"You knew Lucille was your daughter, didn't you? Your flesh and blood?"
Oat's head jerked up; he stared blankly at Nora. His face went pale as if someone had just announced he was terminally ill.
"Shut up!" Oat yelled. "I don't want to hear it. Don't you dare tell me my blood ran through that haughty girl's veins." Oat stood and shook his finger under her nose. "Don't you ever tell me that again."
His eyes searched her face. She smiled coquettishly and looked toward the ground. Nora stifled a wistful sigh; she did not feel any emotion.
"Didn't you notice how much she looked like your maw? She had yer violet eyes," Nora spoke soft and mellow.
Oat flew into a bitter rage, his eyes glassy. "Listen, you poor bitch. Lucille ain't no child of mine. I wouldn't claim her if she was Mary, Mother of God." Oat stopped short with his mouth open, struck as if deaf and dumb. "Jackson! Jackson?" he paused with a question in his voice. "Is my grandson, my grandson," he shouted. The pieces to the puzzle fell into place. He could not deny it. Oat knew it all to be the truth. For an instant, he recalled how young he had been. His sexual desires on fire and burning out of control for several days. Oat could see Nora's firm legs spread open for him on the living room floor. He had to admit to himself she was right. The fog of Jackson's relationship to himself began to lift as Nora spoke. The love he'd felt toward the baby was the strong invisible ties of kinship.
"You damn fool, how long does it take to soak into yer thick head?" Nora laughed, sounding annoyed that it took so long for him to catch on. "You dumb fool. You ain't got a lick of sense," she mouthed.
"Who's the fool?" Oat's voice was shrill with depressed tension. He licked his lips. "You're the fool. This here's no work of mother nature." Oat stood sweeping his arms out toward the destruction of her farm. "This here's yer payback from God almighty hisself." Oat jumped over and put his calloused fingers around Nora's throat and shook her violently. Her head whipped back and forth. "My grandson, that was my grandson." His eyes blazed.

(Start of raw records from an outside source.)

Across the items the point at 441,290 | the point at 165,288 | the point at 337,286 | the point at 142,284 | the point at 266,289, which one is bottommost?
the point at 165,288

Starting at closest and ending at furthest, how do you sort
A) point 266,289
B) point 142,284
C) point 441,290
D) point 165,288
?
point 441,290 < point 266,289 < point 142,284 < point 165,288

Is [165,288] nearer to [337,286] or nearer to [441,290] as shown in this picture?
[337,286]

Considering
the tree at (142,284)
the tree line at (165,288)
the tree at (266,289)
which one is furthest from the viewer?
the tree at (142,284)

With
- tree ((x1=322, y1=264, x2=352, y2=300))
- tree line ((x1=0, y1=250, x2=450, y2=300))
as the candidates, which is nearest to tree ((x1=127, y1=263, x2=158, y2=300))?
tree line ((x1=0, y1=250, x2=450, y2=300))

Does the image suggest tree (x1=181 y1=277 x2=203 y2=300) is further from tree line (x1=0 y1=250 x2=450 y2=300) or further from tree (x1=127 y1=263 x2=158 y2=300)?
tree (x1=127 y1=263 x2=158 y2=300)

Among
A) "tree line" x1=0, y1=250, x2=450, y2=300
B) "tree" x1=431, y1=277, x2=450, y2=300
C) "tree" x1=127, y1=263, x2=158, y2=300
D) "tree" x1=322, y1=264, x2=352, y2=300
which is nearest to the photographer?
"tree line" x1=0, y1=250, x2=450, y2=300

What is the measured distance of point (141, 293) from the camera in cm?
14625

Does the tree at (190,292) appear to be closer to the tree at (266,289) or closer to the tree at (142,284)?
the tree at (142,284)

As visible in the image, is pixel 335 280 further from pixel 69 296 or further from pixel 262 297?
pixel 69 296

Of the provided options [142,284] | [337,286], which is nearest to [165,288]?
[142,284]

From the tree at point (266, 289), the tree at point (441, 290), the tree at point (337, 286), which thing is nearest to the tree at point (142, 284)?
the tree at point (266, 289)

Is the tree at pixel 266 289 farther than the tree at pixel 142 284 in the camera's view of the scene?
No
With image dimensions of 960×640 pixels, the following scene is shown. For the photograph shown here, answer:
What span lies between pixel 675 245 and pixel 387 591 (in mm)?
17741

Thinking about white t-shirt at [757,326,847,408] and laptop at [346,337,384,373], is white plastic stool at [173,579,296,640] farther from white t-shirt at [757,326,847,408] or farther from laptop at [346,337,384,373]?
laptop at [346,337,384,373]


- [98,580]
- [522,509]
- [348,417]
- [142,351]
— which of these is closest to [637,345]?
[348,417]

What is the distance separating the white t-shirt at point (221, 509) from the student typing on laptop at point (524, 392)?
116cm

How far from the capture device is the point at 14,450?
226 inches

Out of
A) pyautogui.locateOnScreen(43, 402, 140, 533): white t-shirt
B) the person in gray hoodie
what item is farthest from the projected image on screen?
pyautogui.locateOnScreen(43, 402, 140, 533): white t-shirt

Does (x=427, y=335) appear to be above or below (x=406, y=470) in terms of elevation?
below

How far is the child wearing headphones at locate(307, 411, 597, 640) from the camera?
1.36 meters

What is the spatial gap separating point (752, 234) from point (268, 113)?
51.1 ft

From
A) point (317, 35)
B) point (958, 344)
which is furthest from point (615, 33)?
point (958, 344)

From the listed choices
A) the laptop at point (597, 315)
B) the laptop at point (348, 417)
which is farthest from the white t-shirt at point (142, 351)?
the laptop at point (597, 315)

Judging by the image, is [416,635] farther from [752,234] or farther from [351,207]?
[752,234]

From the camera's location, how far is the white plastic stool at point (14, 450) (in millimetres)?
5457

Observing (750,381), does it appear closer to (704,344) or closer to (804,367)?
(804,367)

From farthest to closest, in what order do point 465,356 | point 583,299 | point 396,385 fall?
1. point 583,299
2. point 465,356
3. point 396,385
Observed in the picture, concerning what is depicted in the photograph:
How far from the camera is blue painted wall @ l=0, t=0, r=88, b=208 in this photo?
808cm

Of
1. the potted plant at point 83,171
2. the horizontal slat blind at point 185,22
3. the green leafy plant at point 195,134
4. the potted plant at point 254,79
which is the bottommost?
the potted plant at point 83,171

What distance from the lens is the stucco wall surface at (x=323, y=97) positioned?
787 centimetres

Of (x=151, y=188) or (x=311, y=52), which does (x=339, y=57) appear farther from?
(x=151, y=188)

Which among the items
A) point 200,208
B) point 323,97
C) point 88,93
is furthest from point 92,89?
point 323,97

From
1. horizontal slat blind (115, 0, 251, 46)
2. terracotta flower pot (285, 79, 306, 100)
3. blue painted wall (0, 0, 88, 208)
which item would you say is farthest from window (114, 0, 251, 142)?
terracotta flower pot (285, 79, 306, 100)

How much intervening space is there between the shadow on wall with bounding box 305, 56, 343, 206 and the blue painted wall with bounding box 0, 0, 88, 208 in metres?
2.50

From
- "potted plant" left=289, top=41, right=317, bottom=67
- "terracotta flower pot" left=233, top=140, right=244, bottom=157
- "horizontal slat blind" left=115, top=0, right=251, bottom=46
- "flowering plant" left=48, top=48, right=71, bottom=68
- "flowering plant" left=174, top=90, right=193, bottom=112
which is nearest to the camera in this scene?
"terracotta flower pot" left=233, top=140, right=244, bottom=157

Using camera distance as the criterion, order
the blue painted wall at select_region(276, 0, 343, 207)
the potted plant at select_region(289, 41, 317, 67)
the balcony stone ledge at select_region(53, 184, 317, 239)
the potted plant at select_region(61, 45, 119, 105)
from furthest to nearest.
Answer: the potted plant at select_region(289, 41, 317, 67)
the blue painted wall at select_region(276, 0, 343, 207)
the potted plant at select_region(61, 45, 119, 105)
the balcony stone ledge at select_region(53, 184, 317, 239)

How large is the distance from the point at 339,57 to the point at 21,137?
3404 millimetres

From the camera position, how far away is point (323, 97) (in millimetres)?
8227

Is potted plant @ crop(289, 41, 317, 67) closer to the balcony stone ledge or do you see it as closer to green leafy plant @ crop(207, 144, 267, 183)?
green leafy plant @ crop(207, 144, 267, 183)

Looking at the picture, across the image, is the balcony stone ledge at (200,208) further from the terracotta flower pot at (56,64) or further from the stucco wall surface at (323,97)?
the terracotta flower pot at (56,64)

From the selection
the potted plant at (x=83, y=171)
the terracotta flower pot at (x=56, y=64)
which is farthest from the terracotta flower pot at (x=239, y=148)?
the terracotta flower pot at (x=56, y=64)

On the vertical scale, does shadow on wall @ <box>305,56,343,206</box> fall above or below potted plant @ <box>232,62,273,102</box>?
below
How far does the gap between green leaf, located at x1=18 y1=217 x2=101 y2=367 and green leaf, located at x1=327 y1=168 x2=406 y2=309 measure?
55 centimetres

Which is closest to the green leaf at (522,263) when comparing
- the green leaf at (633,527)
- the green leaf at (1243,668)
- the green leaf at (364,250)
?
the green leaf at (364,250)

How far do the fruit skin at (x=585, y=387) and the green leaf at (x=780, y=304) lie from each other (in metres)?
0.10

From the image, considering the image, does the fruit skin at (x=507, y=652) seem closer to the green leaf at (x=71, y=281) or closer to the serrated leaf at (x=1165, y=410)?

Burr Slater stood unnoticed by the edge of the broken porch. He had heard it all. When the fever got too hot, he stepped in to part them like a skilled referee at a boxing match.
Oat turned his back on Nora and her mountainous job of putting the farm back in order. He looked ragged and slow as he walked down the hill to his shack. Oat's love for Jackson stayed longer in his heart than sorrow. The lingering pain of his grandson's absence would never cease.